Eine Besonderheit des Parks besteht darin, dass sich mehrere Tierarten frei im Park bewegen können, vorwiegend Rehe, Damhirsche und Sikahirsche, außerdem das Muffelwild.
Pachtverlängerung
Geleitet wird der Park seit 2008 von Wolfgang Kaus, er betreibt ihn gemeinsam mit Kristof Fröhlich. 2015 wurde der Pachtvertrag zwischen den Betreibern und den Flächeneigentümern – die Stadt Rheinböllen und die Gemeinden Erbach und Liebshausen – um weitere 25 Jahre verlängert. 2020 übernahm Kristof Fröhlich die Leitung des Parks; am 1. Oktober 2020 wurde der privat geführte Park in „Tierpark Rheinböllen“ umbenannt. Seit Sommer 2020 ist der Tierpark Rheinböllen zudem Mitglied der GEH (Gesellschaft zur Erhaltung alter und gefährdeter Haustierrassen e.V. ) und DWV e.V. (Deutscher Wildgehege-Verband).
Falknerei
Seit dem Jahr 2006 ist eine Falknerei im Tierpark ansässig. Neben verschiedenen Greifvogelarten nehmen auch Eulen aus unterschiedlichen Kontinenten an den Flugshows teil.

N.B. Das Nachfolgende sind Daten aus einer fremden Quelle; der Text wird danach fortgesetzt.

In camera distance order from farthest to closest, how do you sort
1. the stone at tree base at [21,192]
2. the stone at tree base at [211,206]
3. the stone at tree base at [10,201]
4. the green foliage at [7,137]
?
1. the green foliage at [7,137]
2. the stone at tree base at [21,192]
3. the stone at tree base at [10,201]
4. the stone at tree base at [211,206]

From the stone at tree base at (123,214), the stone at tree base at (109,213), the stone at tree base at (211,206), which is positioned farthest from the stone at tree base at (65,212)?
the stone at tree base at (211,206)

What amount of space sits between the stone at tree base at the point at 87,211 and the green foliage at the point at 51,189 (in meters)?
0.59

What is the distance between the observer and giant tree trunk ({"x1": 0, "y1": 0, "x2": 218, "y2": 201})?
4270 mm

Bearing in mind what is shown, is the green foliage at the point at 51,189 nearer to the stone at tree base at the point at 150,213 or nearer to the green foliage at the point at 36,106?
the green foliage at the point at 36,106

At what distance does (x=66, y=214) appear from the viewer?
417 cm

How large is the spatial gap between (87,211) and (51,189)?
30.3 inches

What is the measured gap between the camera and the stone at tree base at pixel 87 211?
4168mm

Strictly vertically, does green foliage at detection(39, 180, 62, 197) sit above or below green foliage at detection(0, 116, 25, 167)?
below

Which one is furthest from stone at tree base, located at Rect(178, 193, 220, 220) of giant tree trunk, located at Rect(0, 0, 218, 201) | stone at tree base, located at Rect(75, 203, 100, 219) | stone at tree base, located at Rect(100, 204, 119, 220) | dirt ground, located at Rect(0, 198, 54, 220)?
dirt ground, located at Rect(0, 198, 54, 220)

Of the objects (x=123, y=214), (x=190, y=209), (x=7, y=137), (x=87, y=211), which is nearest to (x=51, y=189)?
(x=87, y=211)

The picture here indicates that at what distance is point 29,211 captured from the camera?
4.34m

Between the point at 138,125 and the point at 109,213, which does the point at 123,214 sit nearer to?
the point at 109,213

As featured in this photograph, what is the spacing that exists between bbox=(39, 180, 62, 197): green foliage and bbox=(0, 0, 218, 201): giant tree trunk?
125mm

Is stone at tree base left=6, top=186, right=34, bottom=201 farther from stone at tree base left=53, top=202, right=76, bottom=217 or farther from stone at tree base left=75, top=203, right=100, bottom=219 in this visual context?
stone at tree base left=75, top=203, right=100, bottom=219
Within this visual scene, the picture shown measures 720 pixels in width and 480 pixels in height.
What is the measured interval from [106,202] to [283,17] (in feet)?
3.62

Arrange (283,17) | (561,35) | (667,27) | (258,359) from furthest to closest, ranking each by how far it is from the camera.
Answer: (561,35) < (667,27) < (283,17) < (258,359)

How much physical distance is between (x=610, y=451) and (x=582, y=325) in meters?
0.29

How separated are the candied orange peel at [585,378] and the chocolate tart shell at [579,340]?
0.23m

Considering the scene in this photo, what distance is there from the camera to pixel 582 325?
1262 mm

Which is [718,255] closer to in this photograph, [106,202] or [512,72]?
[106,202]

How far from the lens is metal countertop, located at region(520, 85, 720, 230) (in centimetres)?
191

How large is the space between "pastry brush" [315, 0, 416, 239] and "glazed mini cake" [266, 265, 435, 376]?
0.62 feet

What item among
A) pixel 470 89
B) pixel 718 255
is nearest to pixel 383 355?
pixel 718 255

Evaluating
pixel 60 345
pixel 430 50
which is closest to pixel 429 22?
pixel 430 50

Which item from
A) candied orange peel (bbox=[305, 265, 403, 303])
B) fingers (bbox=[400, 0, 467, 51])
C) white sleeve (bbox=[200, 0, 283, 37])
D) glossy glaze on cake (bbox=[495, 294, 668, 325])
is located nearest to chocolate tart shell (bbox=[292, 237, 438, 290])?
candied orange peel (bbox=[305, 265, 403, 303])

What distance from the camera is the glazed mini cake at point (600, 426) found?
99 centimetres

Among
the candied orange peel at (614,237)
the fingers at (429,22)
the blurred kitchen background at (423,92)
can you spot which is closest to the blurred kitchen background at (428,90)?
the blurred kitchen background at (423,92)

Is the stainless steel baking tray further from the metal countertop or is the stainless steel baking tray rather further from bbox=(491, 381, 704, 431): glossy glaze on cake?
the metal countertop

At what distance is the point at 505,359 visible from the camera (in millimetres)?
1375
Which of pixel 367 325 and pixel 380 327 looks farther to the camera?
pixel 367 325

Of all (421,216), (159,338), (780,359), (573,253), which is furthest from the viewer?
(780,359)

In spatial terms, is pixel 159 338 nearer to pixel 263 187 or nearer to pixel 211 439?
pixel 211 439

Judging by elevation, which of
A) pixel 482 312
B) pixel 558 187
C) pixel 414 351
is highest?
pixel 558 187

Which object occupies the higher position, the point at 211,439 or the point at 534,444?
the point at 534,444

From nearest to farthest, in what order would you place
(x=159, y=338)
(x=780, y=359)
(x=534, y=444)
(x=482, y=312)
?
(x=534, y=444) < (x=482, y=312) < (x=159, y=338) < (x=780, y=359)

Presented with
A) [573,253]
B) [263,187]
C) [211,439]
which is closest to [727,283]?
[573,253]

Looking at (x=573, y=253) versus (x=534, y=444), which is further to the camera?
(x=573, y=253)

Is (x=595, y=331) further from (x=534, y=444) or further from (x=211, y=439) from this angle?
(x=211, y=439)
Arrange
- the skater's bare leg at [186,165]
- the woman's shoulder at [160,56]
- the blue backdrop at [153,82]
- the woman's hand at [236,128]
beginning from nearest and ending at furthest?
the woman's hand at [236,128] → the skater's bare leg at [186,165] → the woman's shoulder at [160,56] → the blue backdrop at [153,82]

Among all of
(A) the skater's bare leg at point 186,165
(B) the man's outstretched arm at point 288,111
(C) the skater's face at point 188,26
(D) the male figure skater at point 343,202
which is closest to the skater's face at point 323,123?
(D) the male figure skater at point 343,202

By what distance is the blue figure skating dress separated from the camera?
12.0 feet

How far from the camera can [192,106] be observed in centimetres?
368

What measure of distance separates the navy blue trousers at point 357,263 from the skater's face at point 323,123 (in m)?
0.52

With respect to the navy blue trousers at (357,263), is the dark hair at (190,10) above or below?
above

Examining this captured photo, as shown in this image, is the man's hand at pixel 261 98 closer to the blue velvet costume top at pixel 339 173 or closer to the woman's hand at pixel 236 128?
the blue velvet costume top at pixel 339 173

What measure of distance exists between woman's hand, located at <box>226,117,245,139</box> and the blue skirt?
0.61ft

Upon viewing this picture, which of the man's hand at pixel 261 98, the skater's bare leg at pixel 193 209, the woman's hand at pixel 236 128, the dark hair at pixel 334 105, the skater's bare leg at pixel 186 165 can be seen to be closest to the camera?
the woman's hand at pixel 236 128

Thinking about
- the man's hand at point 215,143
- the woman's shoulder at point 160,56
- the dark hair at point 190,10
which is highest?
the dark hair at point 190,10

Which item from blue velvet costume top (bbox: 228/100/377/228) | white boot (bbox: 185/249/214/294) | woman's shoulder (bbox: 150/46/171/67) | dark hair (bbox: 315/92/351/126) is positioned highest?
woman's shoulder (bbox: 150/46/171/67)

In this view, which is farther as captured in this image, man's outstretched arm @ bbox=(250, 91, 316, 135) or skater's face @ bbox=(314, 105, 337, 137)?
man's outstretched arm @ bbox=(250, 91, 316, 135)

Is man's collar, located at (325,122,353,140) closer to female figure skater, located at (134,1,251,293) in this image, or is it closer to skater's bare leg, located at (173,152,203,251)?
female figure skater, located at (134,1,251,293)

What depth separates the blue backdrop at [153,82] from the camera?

Zurzeit wird die Falknerei im Park erweitert; die geplanten Baumaßnahmen werden voraussichtlich 2021 abgeschlossen sein.
Mitgliedschaften
Der Wildpark ist Mitglied im Deutschen Wildgehege-Verband und seit dem Sommer 2020 in der Gesellschaft zur Erhaltung alter und gefährdeter Haustierrassen (GEH). Im Park leben bereits Thüringer Waldziegen, Skudden und Pommerngänse.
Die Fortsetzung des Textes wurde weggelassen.